Despite the threats and promises to tear apart the network once it won power, the new proposal is simply Diet NBN. And now, whether you liked it or not, Australia is getting broadband. It’ll cost us anywhere between $20-37 billion, it’ll be fully functional as soon as 2019 or 2021, and have a guaranteed speed of 25Mbps.
Leaving arguments about costing aside, the Coalition definitely has one thing right – a speed of 25Mbps will definitely be good enough for most people.
The most recent Australian Bureau of Statistics data show the vast majority of people have a connection with under that speed. Of course, there will always be those who need more. Large businesses, individuals who like to torrent – er, I mean, legally pay for and download – lots of content and stream entertainment.
But for most businesses? They’re not going to need anywhere near that speed.
At least for now. Which is an important point in and of itself – it might be an admission small businesses aren’t doing enough online.
This doesn’t even have anything to do with a product – when it comes to services or tools, businesses aren’t using their internet connections to their fullest potential.
Take Skype, for instance. There is absolutely no reason why a small business with about 10-20 employees shouldn’t be using Skype. It saves you money on phone calls, gives you cheap videoconferencing, and you can IM with your employees instead of emailing back and forth. Why not use it?
Or what about something like Google Docs to collaborate? Or Evernote to keep track of all your documents and ideas? Office 365 is an excellent version of Office and will save you a lot of money if all you’re using your hard drives for is office software.

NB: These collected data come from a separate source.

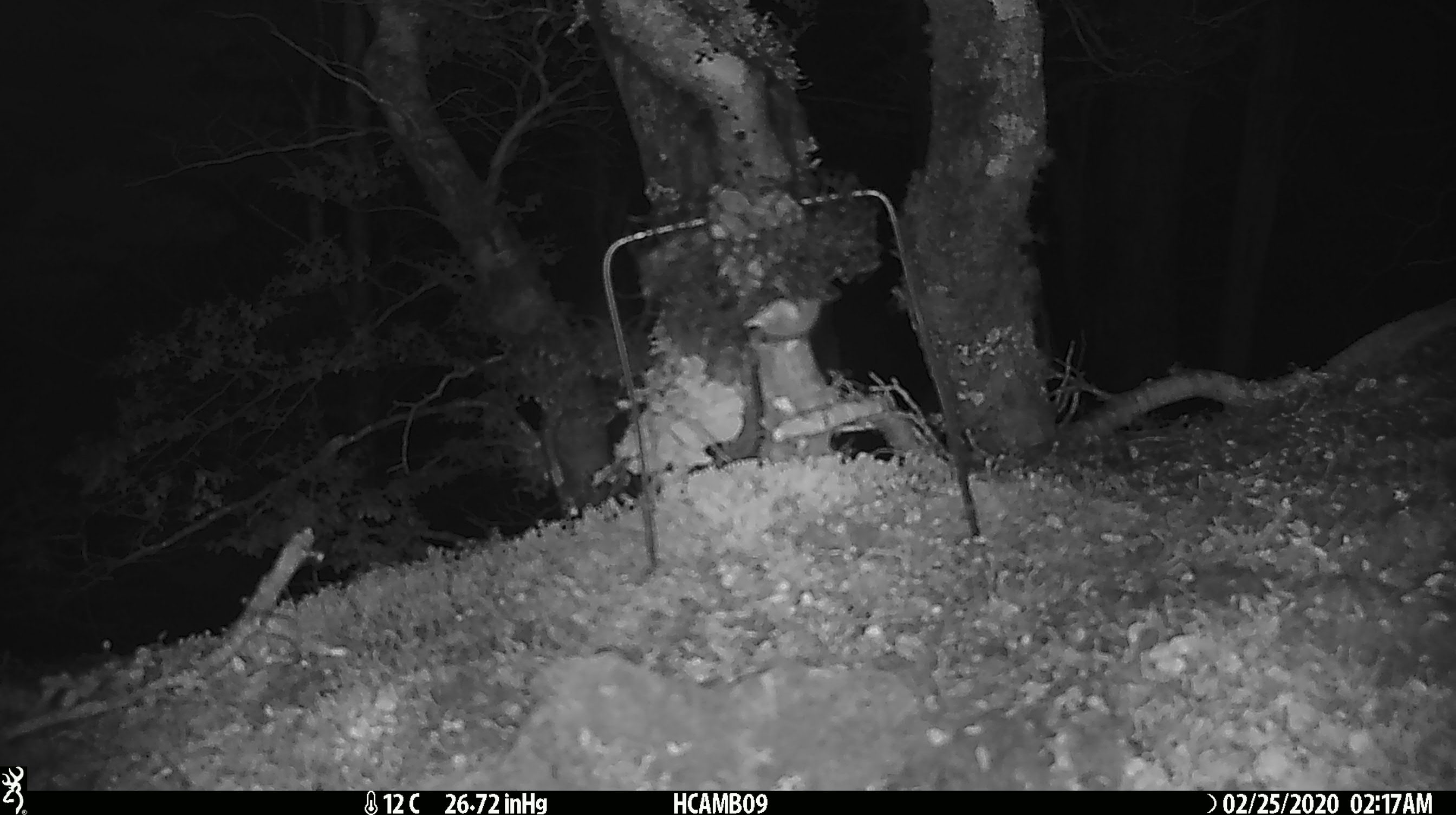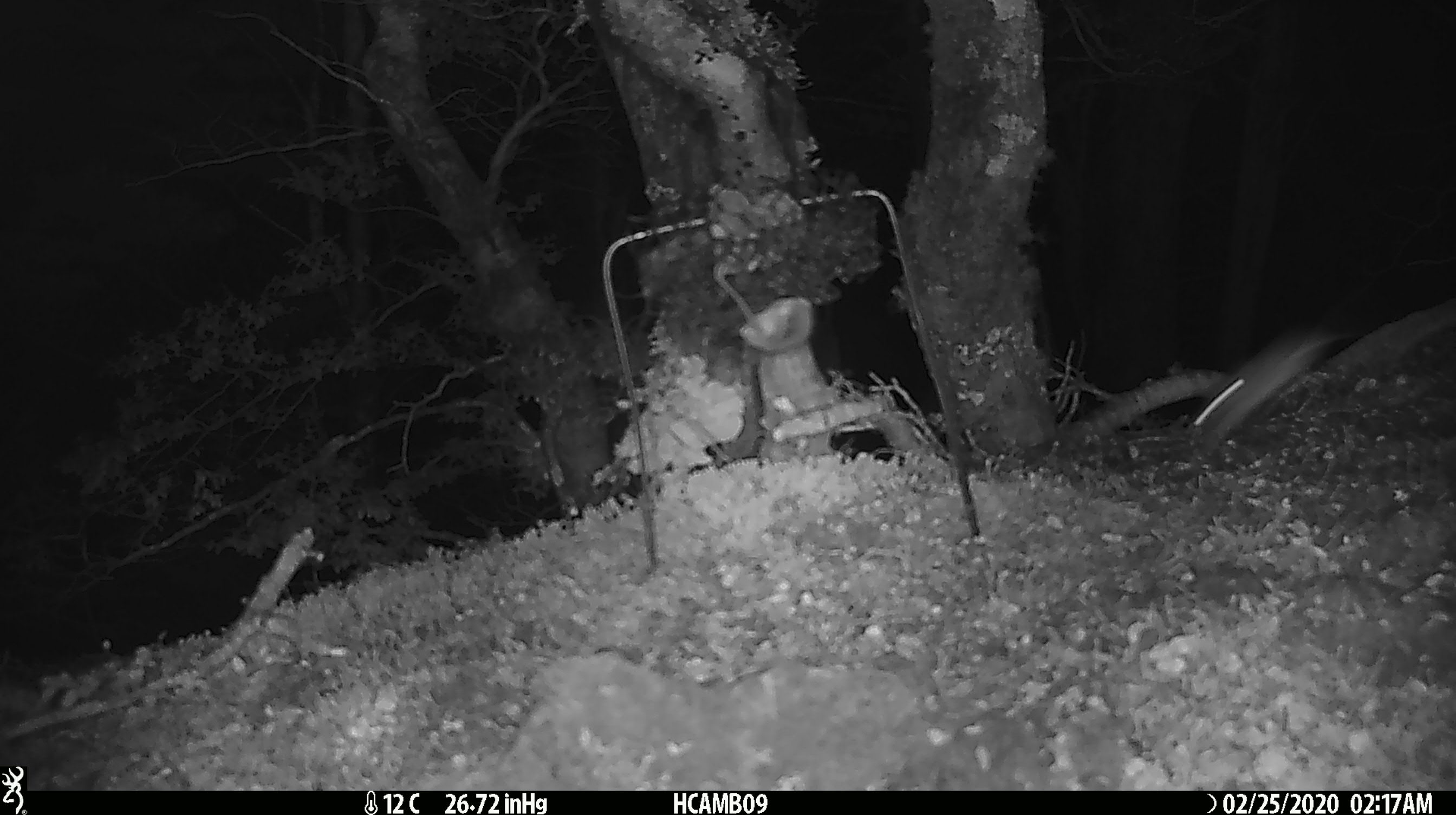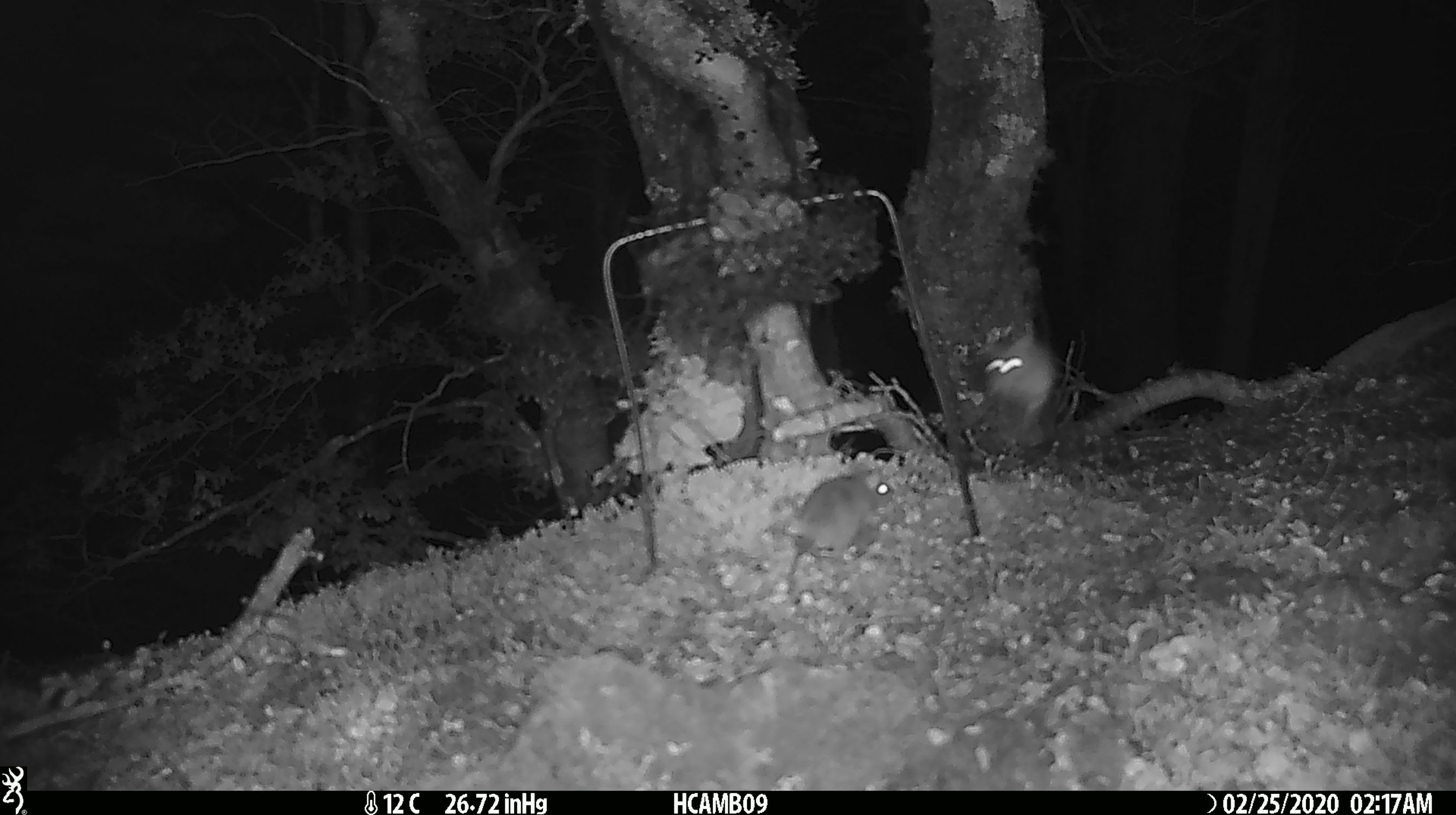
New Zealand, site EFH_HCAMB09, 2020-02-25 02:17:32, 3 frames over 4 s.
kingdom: Animalia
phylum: Chordata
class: Mammalia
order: Rodentia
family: Muridae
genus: Mus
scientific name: Mus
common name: mouse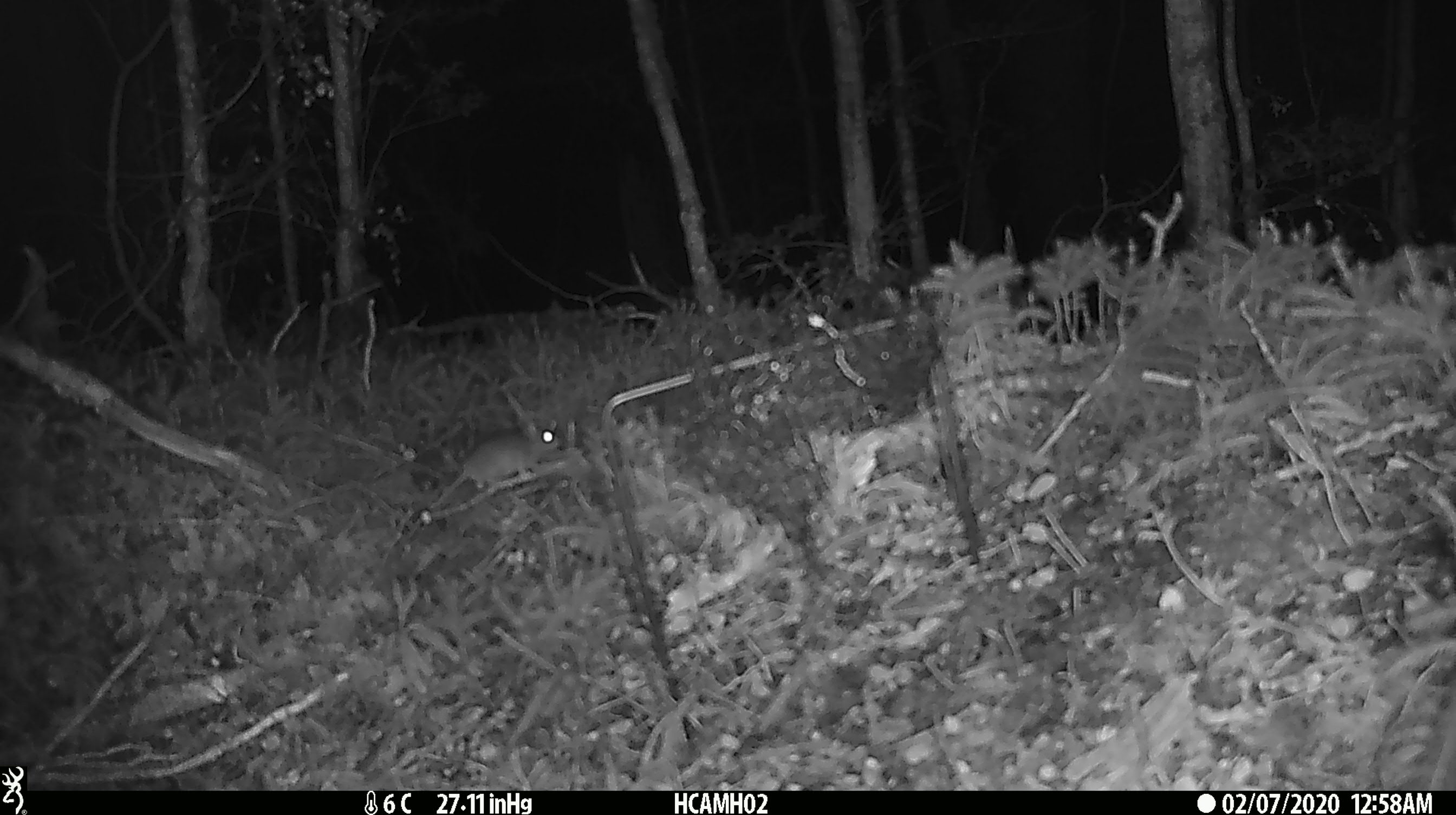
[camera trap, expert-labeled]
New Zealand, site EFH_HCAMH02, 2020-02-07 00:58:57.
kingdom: Animalia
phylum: Chordata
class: Mammalia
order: Rodentia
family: Muridae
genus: Mus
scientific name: Mus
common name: mouse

Plenty of Australian businesses are using Salesforce already. And there’s plenty of accounting software options to use in the cloud as well, like MYOB or Xero.
Do you have a large team? Get a paid Dropbox account to keep everyone in check.
All of these may not take a lot bandwidth individual, but combine them all and you start to understand why a business would need a solid, fast connection. This isn’t to mention the fact that you’re only going to see more people connecting toy our business network – laptops, smartphones, and possibly wearable computing devices if the trend takes off.
The NBN may not be here yet, but plenty of online services are. The future of broadband in Australia will allow you to use as many of these services as possible – so why not get a head start?